学生諸君に言いたいのはどんどん当たってみてはどうなのか、ということだ。
失業の恐怖にさらされている大人と異なり、何をやっても自由という免罪符が学生にはある。
しかも業界を回ってアルバイト仕事を探すことは近い将来必要になる就活の技術にも役立つ。
もしかすると必死な姿を企業に認められ、そのまま思わぬ幸運をつかめないとも限らない。

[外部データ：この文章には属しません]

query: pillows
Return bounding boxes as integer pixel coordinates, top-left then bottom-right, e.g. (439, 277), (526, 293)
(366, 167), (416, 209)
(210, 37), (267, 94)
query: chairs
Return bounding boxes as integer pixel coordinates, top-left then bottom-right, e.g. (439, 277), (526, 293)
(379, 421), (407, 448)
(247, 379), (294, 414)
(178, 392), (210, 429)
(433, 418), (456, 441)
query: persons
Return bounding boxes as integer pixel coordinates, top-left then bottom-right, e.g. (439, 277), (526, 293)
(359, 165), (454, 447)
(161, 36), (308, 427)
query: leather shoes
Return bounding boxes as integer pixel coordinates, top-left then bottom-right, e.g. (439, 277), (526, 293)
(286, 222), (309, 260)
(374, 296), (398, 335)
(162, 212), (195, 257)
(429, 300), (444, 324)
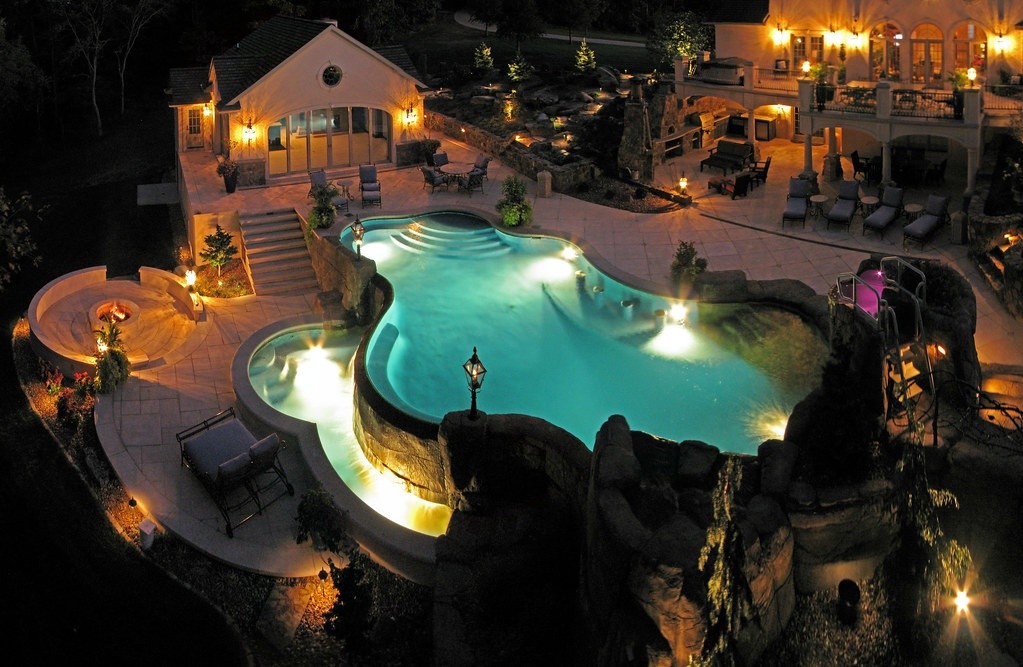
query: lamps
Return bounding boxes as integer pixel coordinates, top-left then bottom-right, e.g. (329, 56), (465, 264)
(462, 346), (487, 423)
(679, 170), (689, 194)
(405, 103), (416, 125)
(351, 214), (367, 264)
(184, 264), (198, 296)
(243, 117), (255, 145)
(204, 104), (210, 116)
(802, 58), (811, 77)
(967, 64), (976, 87)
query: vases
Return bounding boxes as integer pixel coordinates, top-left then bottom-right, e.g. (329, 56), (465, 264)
(223, 170), (237, 194)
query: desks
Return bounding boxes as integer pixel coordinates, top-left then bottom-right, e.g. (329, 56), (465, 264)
(904, 203), (922, 222)
(810, 195), (829, 220)
(741, 170), (760, 190)
(700, 157), (740, 177)
(440, 163), (475, 192)
(866, 155), (925, 188)
(336, 179), (354, 201)
(861, 196), (879, 215)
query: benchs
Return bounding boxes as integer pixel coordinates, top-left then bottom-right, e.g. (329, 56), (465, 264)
(706, 140), (752, 170)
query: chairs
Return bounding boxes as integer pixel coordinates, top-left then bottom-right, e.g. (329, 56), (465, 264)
(861, 186), (905, 241)
(305, 167), (336, 200)
(826, 179), (862, 232)
(923, 157), (948, 188)
(433, 151), (457, 181)
(772, 58), (790, 79)
(851, 150), (870, 180)
(175, 406), (296, 541)
(894, 146), (908, 159)
(358, 163), (378, 192)
(467, 153), (493, 181)
(903, 193), (951, 253)
(748, 156), (773, 183)
(360, 179), (382, 209)
(911, 147), (925, 161)
(421, 167), (450, 194)
(457, 170), (486, 198)
(708, 172), (752, 200)
(782, 176), (810, 230)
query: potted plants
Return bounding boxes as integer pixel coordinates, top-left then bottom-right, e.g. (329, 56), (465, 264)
(837, 65), (847, 84)
(948, 65), (967, 117)
(932, 73), (943, 83)
(811, 63), (834, 101)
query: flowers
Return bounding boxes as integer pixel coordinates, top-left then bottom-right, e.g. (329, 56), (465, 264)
(217, 159), (240, 176)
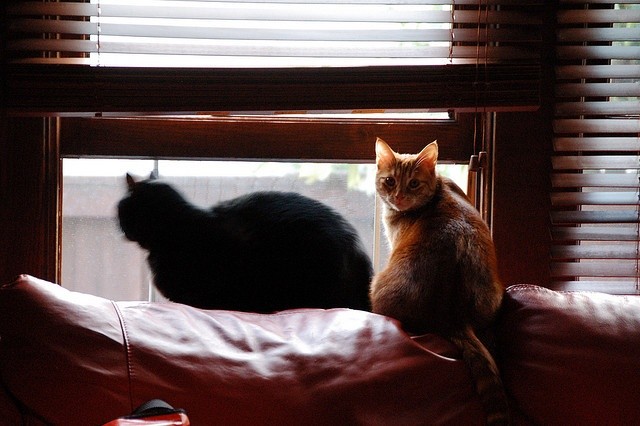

若いということはそういうアドバンテージを持っているということだ。

実は今、忙しい業界は少なくない。
マスメディアがちゃんと報道しないだけだ。
運送業界は急速に増加した通販を中心とする宅配でてんてこ舞いの状態だ。
それに関連して通販の倉庫業。
アマゾンドットコムは3割以上の需要増でこっちもてんてこ舞い。
おそらく楽天やアスクルなども同様だろう。
食品加工会社も大変で通販や小売を経由して流通する食品が引きこもり対策で需要が急上昇していててんてこ舞い。
食品が伸びると当然農業も忙しい。
大きな農場ほど外国人研修生に労働力を頼っていたが、それがコロナで一変。
外国人研修生が来ないので収穫、加工、包装などの人手の確保にてんやわんや。
しかも食糧生産は国の骨格なので緩めるわけにはいかないので大変だ。
そのほかZOOMを使った学習塾は先生不足。
マスクの生産は言うに及ばず医療関係は引く手あまた。

この新型コロナウィルス禍。
この厳しい状況下。
アタマとカラダを使った若者が令和時代のリーダーになる。
国や他人に頼るやりかたは必ずしも有効ではないし、関心もしないのだ。